Fog - the definition of my life for the last four weeks (probably since my last blog post) or actually most of the last six months. It all started right after vacation..a weekend of work, that seems to take forever to catch up on. and, then it was time for the big BCS (not the horrible college bowl system)...but my mother's breast cancer surgery.
Some people know that my mother was diagnosed with BC at the end of October, but for the most part I have tried to keep it to my friends and coworkers..mainly because it is hard to answer the same questions over and over. Her diagnosis is Stage 3 Breast Cancer with treatments of chemo, surgery and then radiation.
So after 8 long chemo treatments, it was time for surgery, and soon will be time for radiation. In the end, the surgery and chemo have done their job -- clear margins and the cancer seems to be gone. The 33 radiation treatments should eradicate any remaining lone cells. However, the toll the treatments up to this point have taken on mother (who knew you could be allergic to chemo or heard of chemo brain) have really awful...she has had reactions most people do not have (again, see the line about being allergic to chemo). No one wants to watch their parent go through something like this...parents are supposed to be invincible.
This has been a grueling six months on me as well. Who knew I would feel the need to call everyday and inquire about someones protein and general food intake or the status of their drains? Let alone, the 22 miles from my house to my mother's (there have been several times that I regretted my move to the northside) for support, doctor's appointments, etc. Oh, and then there is the guilt...the guilt that I could be doing more, be there more, etc, etc.

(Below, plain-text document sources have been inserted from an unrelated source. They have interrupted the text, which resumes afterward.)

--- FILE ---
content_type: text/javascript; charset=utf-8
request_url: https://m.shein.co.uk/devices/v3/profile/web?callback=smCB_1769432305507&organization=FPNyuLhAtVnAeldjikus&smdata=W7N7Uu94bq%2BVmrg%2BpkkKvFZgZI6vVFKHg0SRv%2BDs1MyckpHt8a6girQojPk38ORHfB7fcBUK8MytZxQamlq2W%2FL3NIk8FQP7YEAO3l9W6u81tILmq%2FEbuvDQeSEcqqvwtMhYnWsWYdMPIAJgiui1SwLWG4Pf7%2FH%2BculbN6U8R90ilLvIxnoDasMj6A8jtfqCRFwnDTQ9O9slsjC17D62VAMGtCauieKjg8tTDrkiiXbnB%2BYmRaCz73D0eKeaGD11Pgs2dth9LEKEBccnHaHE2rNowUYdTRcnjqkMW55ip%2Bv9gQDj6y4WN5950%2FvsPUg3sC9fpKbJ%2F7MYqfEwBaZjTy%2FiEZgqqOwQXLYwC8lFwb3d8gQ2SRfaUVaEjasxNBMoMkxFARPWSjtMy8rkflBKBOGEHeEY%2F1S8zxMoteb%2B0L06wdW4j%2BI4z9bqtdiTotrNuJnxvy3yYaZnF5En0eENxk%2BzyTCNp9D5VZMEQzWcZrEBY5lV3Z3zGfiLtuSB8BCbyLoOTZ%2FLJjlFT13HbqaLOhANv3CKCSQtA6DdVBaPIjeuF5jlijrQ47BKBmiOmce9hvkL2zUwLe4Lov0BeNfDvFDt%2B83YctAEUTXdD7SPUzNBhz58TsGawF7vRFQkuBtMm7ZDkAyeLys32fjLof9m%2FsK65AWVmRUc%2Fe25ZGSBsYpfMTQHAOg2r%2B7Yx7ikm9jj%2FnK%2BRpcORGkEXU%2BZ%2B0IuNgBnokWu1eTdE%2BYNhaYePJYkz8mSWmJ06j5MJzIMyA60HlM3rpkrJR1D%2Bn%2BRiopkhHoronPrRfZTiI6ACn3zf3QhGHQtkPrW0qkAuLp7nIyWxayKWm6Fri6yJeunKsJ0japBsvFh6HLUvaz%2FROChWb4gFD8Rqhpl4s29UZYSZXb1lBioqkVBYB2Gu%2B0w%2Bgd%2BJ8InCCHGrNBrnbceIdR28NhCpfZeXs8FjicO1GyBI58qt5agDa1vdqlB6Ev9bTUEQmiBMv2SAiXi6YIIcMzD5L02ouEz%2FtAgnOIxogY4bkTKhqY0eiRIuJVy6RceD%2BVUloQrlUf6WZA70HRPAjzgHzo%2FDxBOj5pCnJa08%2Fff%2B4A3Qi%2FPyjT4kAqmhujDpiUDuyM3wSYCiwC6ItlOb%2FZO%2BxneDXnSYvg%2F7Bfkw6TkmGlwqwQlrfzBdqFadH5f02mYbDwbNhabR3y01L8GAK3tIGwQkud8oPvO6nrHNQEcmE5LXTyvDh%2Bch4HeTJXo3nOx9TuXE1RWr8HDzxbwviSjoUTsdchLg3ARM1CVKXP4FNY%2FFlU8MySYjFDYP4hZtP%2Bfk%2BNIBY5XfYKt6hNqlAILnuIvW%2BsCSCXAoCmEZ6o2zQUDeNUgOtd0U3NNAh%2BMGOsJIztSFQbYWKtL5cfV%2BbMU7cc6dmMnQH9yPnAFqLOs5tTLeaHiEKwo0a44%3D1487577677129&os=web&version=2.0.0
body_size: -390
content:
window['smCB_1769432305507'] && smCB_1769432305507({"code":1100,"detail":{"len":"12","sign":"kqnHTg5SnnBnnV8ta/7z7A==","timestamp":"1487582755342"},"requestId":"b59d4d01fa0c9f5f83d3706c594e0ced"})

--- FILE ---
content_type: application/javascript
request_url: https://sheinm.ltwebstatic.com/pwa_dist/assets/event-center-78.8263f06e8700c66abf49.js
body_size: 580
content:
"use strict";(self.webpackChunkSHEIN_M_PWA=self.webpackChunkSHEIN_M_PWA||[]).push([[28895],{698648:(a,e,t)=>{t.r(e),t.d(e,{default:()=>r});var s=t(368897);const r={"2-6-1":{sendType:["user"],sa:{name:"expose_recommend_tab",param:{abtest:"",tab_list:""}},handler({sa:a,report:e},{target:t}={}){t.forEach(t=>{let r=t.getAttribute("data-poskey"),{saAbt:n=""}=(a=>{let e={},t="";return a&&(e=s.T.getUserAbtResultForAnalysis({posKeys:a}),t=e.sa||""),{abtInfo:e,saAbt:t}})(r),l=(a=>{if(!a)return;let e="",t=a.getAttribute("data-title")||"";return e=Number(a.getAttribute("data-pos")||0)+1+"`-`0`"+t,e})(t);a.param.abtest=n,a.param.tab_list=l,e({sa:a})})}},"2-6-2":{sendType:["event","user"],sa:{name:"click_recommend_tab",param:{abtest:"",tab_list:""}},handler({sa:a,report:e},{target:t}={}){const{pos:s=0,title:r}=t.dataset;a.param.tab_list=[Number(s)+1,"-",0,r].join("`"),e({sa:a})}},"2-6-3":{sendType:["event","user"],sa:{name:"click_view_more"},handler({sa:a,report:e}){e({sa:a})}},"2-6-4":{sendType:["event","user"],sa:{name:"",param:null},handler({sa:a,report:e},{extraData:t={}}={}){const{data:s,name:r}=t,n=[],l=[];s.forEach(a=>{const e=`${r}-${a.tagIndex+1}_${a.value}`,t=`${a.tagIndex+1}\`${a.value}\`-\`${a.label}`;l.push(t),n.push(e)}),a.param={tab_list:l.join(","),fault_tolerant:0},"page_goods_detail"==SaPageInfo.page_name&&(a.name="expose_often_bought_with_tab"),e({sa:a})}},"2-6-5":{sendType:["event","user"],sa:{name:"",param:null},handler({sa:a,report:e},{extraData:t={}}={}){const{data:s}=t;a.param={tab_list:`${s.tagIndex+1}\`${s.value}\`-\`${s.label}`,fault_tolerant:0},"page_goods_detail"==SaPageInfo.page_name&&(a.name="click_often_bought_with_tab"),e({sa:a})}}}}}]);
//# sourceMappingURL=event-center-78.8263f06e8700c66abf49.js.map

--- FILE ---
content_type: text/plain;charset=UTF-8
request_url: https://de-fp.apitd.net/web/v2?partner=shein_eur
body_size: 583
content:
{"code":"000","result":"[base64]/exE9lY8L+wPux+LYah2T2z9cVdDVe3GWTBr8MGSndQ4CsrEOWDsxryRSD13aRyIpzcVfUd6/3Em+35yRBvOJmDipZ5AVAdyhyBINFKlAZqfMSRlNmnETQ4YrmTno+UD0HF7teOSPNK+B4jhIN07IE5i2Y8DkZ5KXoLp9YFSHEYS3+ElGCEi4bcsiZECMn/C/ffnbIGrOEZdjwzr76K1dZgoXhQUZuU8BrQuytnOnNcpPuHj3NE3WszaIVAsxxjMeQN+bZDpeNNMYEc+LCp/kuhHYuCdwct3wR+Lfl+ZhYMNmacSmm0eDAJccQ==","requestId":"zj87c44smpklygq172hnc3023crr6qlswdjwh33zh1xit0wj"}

I had not realized how much I was internalizing the stress...until my own hair started to fall out. although, it was not just because of the cancer, all the unknowns at my job have also taken their toll. For the first time in my life, I have not been able to juggle all of the balls in the air, which has probably the biggest stress of them all to me. and I have taken it out on everyone...my mother, nick, sadie, and my coworkers...for which I truly apologize.
Her surgery was three weeks ago tomorrow. She is doing well, but still has much recovering to do. and, visits from both of my aunts and a week long stay by my brother have not only meant that someone has been there 24 hours a day for the first weeks after surgery, but also that I have not had to stay overnight once since she got out of the hospital (something I did not anticipate in the beginning).
Thanks to everyone who has been there for me and said the many prayers for my mother, they have meant the world to me.
In addition to the back and forth with my mom, the aunts and doctor's visits, this is also a pretty busy time of year at work -- budget planning (not easy in these economic times) and a pre-planning trip to Louisville for National Convention (Kentucky Derby Weekend..no less), plus all the normal summer prep.
But, for the first time in weeks, I feel like I am coming through the fog. Today at work, I actually managed to get through every pile and get all of my budgets done (until the next hack). I am actually caught up on sleep (ie not sleeping like the dead and waking up still tired). and, getting excited about the wedding planning.
Speaking of the wedding...we have a date, a location, a honeymoon, and cupcakes. It is amazing what you can get done when you have six hours to sit in a hospital surgery waiting room. Nick and I finalized the location and came up with a budget (that hopefully won't lie to us).
So, the event details:
Friday, November 6 - Rathskeller
So, as the fog lifts even more and the summer is upon us, I plan to blog more...hopefully without this cancer cloud hanging over everyone in my entire family.